------ 提供テキスト
大生部兵主神社の神楽殿(豊岡市但東町薬王寺)
「天王さん」と呼ばれ、牛馬の神様を祀る神社として古くから人々に親しまれている神社です。境内には樹齢400年と推定されるご神木の杉の木があります。
神楽殿では今でも毎年5月に豊作を祈願する春の大祭が行われ、神楽「浦安の舞」が奉納されています。正面が拝殿や本殿の方を向いており、歌舞伎舞台に比べ観客席がわずかしかありませんが、神楽殿と拝殿の近さから神に捧げるための舞台なのだとわかります。
安牟加神社の舞台(豊岡市但東町虫生)
県の有形民俗文化財に指定されており、現在も「ささばやし(太鼓踊り)」の舞台として使用されています。構造は壁から梁を出すと言うセガイ造。舞台を前方に緩やかに傾斜させた「撥(ばち)転がし」や、遠見をはめ込むために舞台背面が天地に割れてその間に襖をはめ込むようにした「遠見(とおみ)機構」や「上段舞台」など、奥行きがあるようにみせる工夫が施されています。舞台の上手奥に物置小屋が設置されているのも見どころです。舞台内部の落書きから「文久2年(1862)」の年代が確認できます。
日出神社の舞台(豊岡市但東町畑山)
畑山集落のほぼ中央部にある日出神社。室町時代末期に建てられたという本殿は国指定重要文化財となっています。火災に見舞われたことがありますが、なるべく古材を使って修復されたそうです。芝居の際には背面の両端部が開口となり、楽屋への出入りとして使用されていました。左手には花道、右手には太夫座が置かれていたのでしょう。内部には大きな上段舞台が造り付けられてあります。ここでも「撥(ばち)転がし」手法が平舞台にも上段舞台にも用いられており、それぞれ1度と2度ずつ前方へ傾いています。
一宮神社の舞台(豊岡市但東町久畑)
かつての京街道、久畑の関所近くにある一宮神社。ここには県指定天然記念物となっている「一宮神社のケヤキの森」があります。境内にある舞台の背面には1.8mほどの柱が並んでおり、芝居の際には楽屋として使うことができました。派手な虹梁の文様と移動式の上段舞台が残されているのが特徴です。
岡神社の舞台(豊岡市但東町唐川)
------------
------ 保存データ
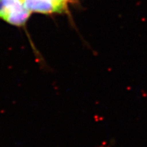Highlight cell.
Instances as JSON below:
<instances>
[{
	"mask_svg": "<svg viewBox=\"0 0 147 147\" xmlns=\"http://www.w3.org/2000/svg\"><path fill=\"white\" fill-rule=\"evenodd\" d=\"M26 5L31 12L62 13L67 10V2L65 0H26Z\"/></svg>",
	"mask_w": 147,
	"mask_h": 147,
	"instance_id": "2",
	"label": "cell"
},
{
	"mask_svg": "<svg viewBox=\"0 0 147 147\" xmlns=\"http://www.w3.org/2000/svg\"><path fill=\"white\" fill-rule=\"evenodd\" d=\"M31 14L26 0H0V18L10 25L23 26Z\"/></svg>",
	"mask_w": 147,
	"mask_h": 147,
	"instance_id": "1",
	"label": "cell"
}]
</instances>
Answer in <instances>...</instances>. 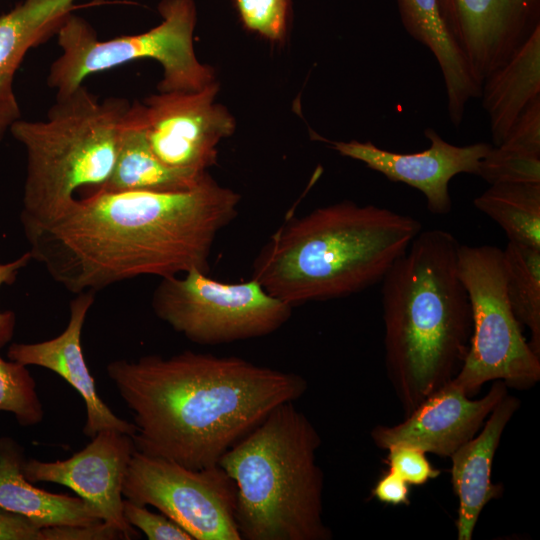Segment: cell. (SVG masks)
Here are the masks:
<instances>
[{
  "mask_svg": "<svg viewBox=\"0 0 540 540\" xmlns=\"http://www.w3.org/2000/svg\"><path fill=\"white\" fill-rule=\"evenodd\" d=\"M76 0H23L0 16V142L21 119L13 84L25 55L56 34Z\"/></svg>",
  "mask_w": 540,
  "mask_h": 540,
  "instance_id": "cell-18",
  "label": "cell"
},
{
  "mask_svg": "<svg viewBox=\"0 0 540 540\" xmlns=\"http://www.w3.org/2000/svg\"><path fill=\"white\" fill-rule=\"evenodd\" d=\"M40 529L27 518L0 508V540H41Z\"/></svg>",
  "mask_w": 540,
  "mask_h": 540,
  "instance_id": "cell-34",
  "label": "cell"
},
{
  "mask_svg": "<svg viewBox=\"0 0 540 540\" xmlns=\"http://www.w3.org/2000/svg\"><path fill=\"white\" fill-rule=\"evenodd\" d=\"M458 270L472 311L468 352L452 382L467 396L490 381L528 389L540 380V356L522 334L506 292L503 250L461 245Z\"/></svg>",
  "mask_w": 540,
  "mask_h": 540,
  "instance_id": "cell-8",
  "label": "cell"
},
{
  "mask_svg": "<svg viewBox=\"0 0 540 540\" xmlns=\"http://www.w3.org/2000/svg\"><path fill=\"white\" fill-rule=\"evenodd\" d=\"M208 176L207 171L171 168L155 156L147 140L141 102L135 101L126 116L113 172L95 192H183Z\"/></svg>",
  "mask_w": 540,
  "mask_h": 540,
  "instance_id": "cell-20",
  "label": "cell"
},
{
  "mask_svg": "<svg viewBox=\"0 0 540 540\" xmlns=\"http://www.w3.org/2000/svg\"><path fill=\"white\" fill-rule=\"evenodd\" d=\"M243 25L250 31L274 41H282L287 32L289 0H235Z\"/></svg>",
  "mask_w": 540,
  "mask_h": 540,
  "instance_id": "cell-27",
  "label": "cell"
},
{
  "mask_svg": "<svg viewBox=\"0 0 540 540\" xmlns=\"http://www.w3.org/2000/svg\"><path fill=\"white\" fill-rule=\"evenodd\" d=\"M31 260L32 256L28 251L12 262L0 264V287L3 284L11 285L19 271L27 266ZM15 321L14 312L0 311V349L12 339Z\"/></svg>",
  "mask_w": 540,
  "mask_h": 540,
  "instance_id": "cell-32",
  "label": "cell"
},
{
  "mask_svg": "<svg viewBox=\"0 0 540 540\" xmlns=\"http://www.w3.org/2000/svg\"><path fill=\"white\" fill-rule=\"evenodd\" d=\"M503 258L512 311L519 323L529 329L528 343L540 356V247L508 241Z\"/></svg>",
  "mask_w": 540,
  "mask_h": 540,
  "instance_id": "cell-24",
  "label": "cell"
},
{
  "mask_svg": "<svg viewBox=\"0 0 540 540\" xmlns=\"http://www.w3.org/2000/svg\"><path fill=\"white\" fill-rule=\"evenodd\" d=\"M421 229L417 219L372 204L319 207L272 234L252 278L291 306L353 295L380 283Z\"/></svg>",
  "mask_w": 540,
  "mask_h": 540,
  "instance_id": "cell-4",
  "label": "cell"
},
{
  "mask_svg": "<svg viewBox=\"0 0 540 540\" xmlns=\"http://www.w3.org/2000/svg\"><path fill=\"white\" fill-rule=\"evenodd\" d=\"M41 540H112L125 536L103 521L90 525H62L40 529Z\"/></svg>",
  "mask_w": 540,
  "mask_h": 540,
  "instance_id": "cell-31",
  "label": "cell"
},
{
  "mask_svg": "<svg viewBox=\"0 0 540 540\" xmlns=\"http://www.w3.org/2000/svg\"><path fill=\"white\" fill-rule=\"evenodd\" d=\"M240 195L210 175L183 192H94L56 220L25 232L32 259L79 294L139 276L209 273L217 234Z\"/></svg>",
  "mask_w": 540,
  "mask_h": 540,
  "instance_id": "cell-1",
  "label": "cell"
},
{
  "mask_svg": "<svg viewBox=\"0 0 540 540\" xmlns=\"http://www.w3.org/2000/svg\"><path fill=\"white\" fill-rule=\"evenodd\" d=\"M321 437L294 402L274 407L218 465L236 486L241 540H330L323 519Z\"/></svg>",
  "mask_w": 540,
  "mask_h": 540,
  "instance_id": "cell-5",
  "label": "cell"
},
{
  "mask_svg": "<svg viewBox=\"0 0 540 540\" xmlns=\"http://www.w3.org/2000/svg\"><path fill=\"white\" fill-rule=\"evenodd\" d=\"M26 367L0 356V411L12 413L22 426H33L42 421L44 411Z\"/></svg>",
  "mask_w": 540,
  "mask_h": 540,
  "instance_id": "cell-25",
  "label": "cell"
},
{
  "mask_svg": "<svg viewBox=\"0 0 540 540\" xmlns=\"http://www.w3.org/2000/svg\"><path fill=\"white\" fill-rule=\"evenodd\" d=\"M386 462L389 470L396 473L409 485H423L437 478L441 471L431 465L426 453L416 447L404 444L387 449Z\"/></svg>",
  "mask_w": 540,
  "mask_h": 540,
  "instance_id": "cell-28",
  "label": "cell"
},
{
  "mask_svg": "<svg viewBox=\"0 0 540 540\" xmlns=\"http://www.w3.org/2000/svg\"><path fill=\"white\" fill-rule=\"evenodd\" d=\"M130 103L100 101L84 85L56 98L44 121L19 119L9 132L26 152L24 231L46 225L66 212L83 187L99 190L110 178Z\"/></svg>",
  "mask_w": 540,
  "mask_h": 540,
  "instance_id": "cell-6",
  "label": "cell"
},
{
  "mask_svg": "<svg viewBox=\"0 0 540 540\" xmlns=\"http://www.w3.org/2000/svg\"><path fill=\"white\" fill-rule=\"evenodd\" d=\"M123 515L132 527L142 531L149 540H193L188 532L164 514L153 513L146 506L125 498Z\"/></svg>",
  "mask_w": 540,
  "mask_h": 540,
  "instance_id": "cell-29",
  "label": "cell"
},
{
  "mask_svg": "<svg viewBox=\"0 0 540 540\" xmlns=\"http://www.w3.org/2000/svg\"><path fill=\"white\" fill-rule=\"evenodd\" d=\"M396 4L406 32L435 57L444 80L449 119L459 127L468 102L480 97L481 87L445 27L438 0H396Z\"/></svg>",
  "mask_w": 540,
  "mask_h": 540,
  "instance_id": "cell-21",
  "label": "cell"
},
{
  "mask_svg": "<svg viewBox=\"0 0 540 540\" xmlns=\"http://www.w3.org/2000/svg\"><path fill=\"white\" fill-rule=\"evenodd\" d=\"M158 11L162 21L152 29L109 40H99L85 19L70 14L56 33L62 54L47 78L56 98L68 96L94 73L140 59L160 63L159 92L198 91L214 82L213 69L199 62L193 47L194 0H161Z\"/></svg>",
  "mask_w": 540,
  "mask_h": 540,
  "instance_id": "cell-7",
  "label": "cell"
},
{
  "mask_svg": "<svg viewBox=\"0 0 540 540\" xmlns=\"http://www.w3.org/2000/svg\"><path fill=\"white\" fill-rule=\"evenodd\" d=\"M507 393V385L497 380L483 397L474 400L450 381L425 398L402 422L375 426L372 441L383 450L404 444L450 458L480 431Z\"/></svg>",
  "mask_w": 540,
  "mask_h": 540,
  "instance_id": "cell-15",
  "label": "cell"
},
{
  "mask_svg": "<svg viewBox=\"0 0 540 540\" xmlns=\"http://www.w3.org/2000/svg\"><path fill=\"white\" fill-rule=\"evenodd\" d=\"M438 5L480 87L540 25V0H438Z\"/></svg>",
  "mask_w": 540,
  "mask_h": 540,
  "instance_id": "cell-13",
  "label": "cell"
},
{
  "mask_svg": "<svg viewBox=\"0 0 540 540\" xmlns=\"http://www.w3.org/2000/svg\"><path fill=\"white\" fill-rule=\"evenodd\" d=\"M477 176L490 185L502 182L540 183V154L494 146L480 161Z\"/></svg>",
  "mask_w": 540,
  "mask_h": 540,
  "instance_id": "cell-26",
  "label": "cell"
},
{
  "mask_svg": "<svg viewBox=\"0 0 540 540\" xmlns=\"http://www.w3.org/2000/svg\"><path fill=\"white\" fill-rule=\"evenodd\" d=\"M371 494L379 502L392 505H409V484L392 471L383 474L371 490Z\"/></svg>",
  "mask_w": 540,
  "mask_h": 540,
  "instance_id": "cell-33",
  "label": "cell"
},
{
  "mask_svg": "<svg viewBox=\"0 0 540 540\" xmlns=\"http://www.w3.org/2000/svg\"><path fill=\"white\" fill-rule=\"evenodd\" d=\"M496 147L540 154V96L520 113L503 142Z\"/></svg>",
  "mask_w": 540,
  "mask_h": 540,
  "instance_id": "cell-30",
  "label": "cell"
},
{
  "mask_svg": "<svg viewBox=\"0 0 540 540\" xmlns=\"http://www.w3.org/2000/svg\"><path fill=\"white\" fill-rule=\"evenodd\" d=\"M122 494L136 504L155 507L193 540H241L236 486L219 465L190 469L135 450Z\"/></svg>",
  "mask_w": 540,
  "mask_h": 540,
  "instance_id": "cell-10",
  "label": "cell"
},
{
  "mask_svg": "<svg viewBox=\"0 0 540 540\" xmlns=\"http://www.w3.org/2000/svg\"><path fill=\"white\" fill-rule=\"evenodd\" d=\"M473 204L502 228L508 241L540 247V183L491 184Z\"/></svg>",
  "mask_w": 540,
  "mask_h": 540,
  "instance_id": "cell-23",
  "label": "cell"
},
{
  "mask_svg": "<svg viewBox=\"0 0 540 540\" xmlns=\"http://www.w3.org/2000/svg\"><path fill=\"white\" fill-rule=\"evenodd\" d=\"M540 96V25L481 87L494 146H499L520 113Z\"/></svg>",
  "mask_w": 540,
  "mask_h": 540,
  "instance_id": "cell-22",
  "label": "cell"
},
{
  "mask_svg": "<svg viewBox=\"0 0 540 540\" xmlns=\"http://www.w3.org/2000/svg\"><path fill=\"white\" fill-rule=\"evenodd\" d=\"M449 231H420L383 277L384 360L405 415L459 372L472 311Z\"/></svg>",
  "mask_w": 540,
  "mask_h": 540,
  "instance_id": "cell-3",
  "label": "cell"
},
{
  "mask_svg": "<svg viewBox=\"0 0 540 540\" xmlns=\"http://www.w3.org/2000/svg\"><path fill=\"white\" fill-rule=\"evenodd\" d=\"M424 136L430 146L414 153H397L382 149L371 141H333L318 136L340 155L365 164L392 182H400L419 190L426 198L427 209L434 215H446L452 209L449 194L451 179L461 173L477 175L480 161L492 146L477 142L466 146L453 145L433 128Z\"/></svg>",
  "mask_w": 540,
  "mask_h": 540,
  "instance_id": "cell-14",
  "label": "cell"
},
{
  "mask_svg": "<svg viewBox=\"0 0 540 540\" xmlns=\"http://www.w3.org/2000/svg\"><path fill=\"white\" fill-rule=\"evenodd\" d=\"M519 407L520 400L507 393L493 408L480 431L450 457L451 482L458 498V540L473 538L484 507L502 495V486L491 481L492 465L503 432Z\"/></svg>",
  "mask_w": 540,
  "mask_h": 540,
  "instance_id": "cell-17",
  "label": "cell"
},
{
  "mask_svg": "<svg viewBox=\"0 0 540 540\" xmlns=\"http://www.w3.org/2000/svg\"><path fill=\"white\" fill-rule=\"evenodd\" d=\"M106 372L133 413L136 450L190 469L218 465L274 407L308 388L293 372L190 350L114 360Z\"/></svg>",
  "mask_w": 540,
  "mask_h": 540,
  "instance_id": "cell-2",
  "label": "cell"
},
{
  "mask_svg": "<svg viewBox=\"0 0 540 540\" xmlns=\"http://www.w3.org/2000/svg\"><path fill=\"white\" fill-rule=\"evenodd\" d=\"M135 450L132 436L103 430L72 457L54 462L30 459L23 462L22 472L30 482L67 486L93 506L105 524L125 539H134L139 534L124 518L122 487Z\"/></svg>",
  "mask_w": 540,
  "mask_h": 540,
  "instance_id": "cell-12",
  "label": "cell"
},
{
  "mask_svg": "<svg viewBox=\"0 0 540 540\" xmlns=\"http://www.w3.org/2000/svg\"><path fill=\"white\" fill-rule=\"evenodd\" d=\"M159 319L200 345L263 337L291 317L290 304L269 294L256 280L225 283L191 270L162 278L152 297Z\"/></svg>",
  "mask_w": 540,
  "mask_h": 540,
  "instance_id": "cell-9",
  "label": "cell"
},
{
  "mask_svg": "<svg viewBox=\"0 0 540 540\" xmlns=\"http://www.w3.org/2000/svg\"><path fill=\"white\" fill-rule=\"evenodd\" d=\"M22 448L10 438H0V508L21 515L39 528L90 525L102 521L93 506L80 497L39 489L22 472Z\"/></svg>",
  "mask_w": 540,
  "mask_h": 540,
  "instance_id": "cell-19",
  "label": "cell"
},
{
  "mask_svg": "<svg viewBox=\"0 0 540 540\" xmlns=\"http://www.w3.org/2000/svg\"><path fill=\"white\" fill-rule=\"evenodd\" d=\"M214 81L198 91L159 92L141 102L145 132L155 156L176 169L207 171L217 145L235 130V120L215 98Z\"/></svg>",
  "mask_w": 540,
  "mask_h": 540,
  "instance_id": "cell-11",
  "label": "cell"
},
{
  "mask_svg": "<svg viewBox=\"0 0 540 540\" xmlns=\"http://www.w3.org/2000/svg\"><path fill=\"white\" fill-rule=\"evenodd\" d=\"M94 292L77 294L70 302L69 321L57 337L38 343H13L7 357L22 365L47 368L65 379L83 398L87 419L83 433L92 438L103 430H115L133 436V423L115 415L97 393L95 381L87 367L81 333L87 313L94 303Z\"/></svg>",
  "mask_w": 540,
  "mask_h": 540,
  "instance_id": "cell-16",
  "label": "cell"
}]
</instances>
------------
提示課題 A => 提供テキストのうち、「畑山集落のほぼ中央部にある日」を含む語句で始まり「一宮神社の舞台(豊岡市但東町久畑)」で終わる部分を、一字も変えずにそのまま繰り返してください。
提示課題 B =>
提供テキストに基づき、次の問いに答えてください。
(i) 大生部兵主神社の境内にあるご神木の杉は、樹齢何年と推定されていますか。
(ii) 安牟加神社の舞台内部の落書きから確認できる年代は何ですか。
(iii) 一宮神社の舞台の背面に並ぶ柱は、どれほどの高さですか。

課題の解答 A =>
畑山集落のほぼ中央部にある日出神社。室町時代末期に建てられたという本殿は国指定重要文化財となっています。火災に見舞われたことがありますが、なるべく古材を使って修復されたそうです。芝居の際には背面の両端部が開口となり、楽屋への出入りとして使用されていました。左手には花道、右手には太夫座が置かれていたのでしょう。内部には大きな上段舞台が造り付けられてあります。ここでも「撥(ばち)転がし」手法が平舞台にも上段舞台にも用いられており、それぞれ1度と2度ずつ前方へ傾いています。
一宮神社の舞台(豊岡市但東町久畑)

課題の解答 B =>
(i) 400年
(ii) 文久2年(1862)
(iii) 1.8mほど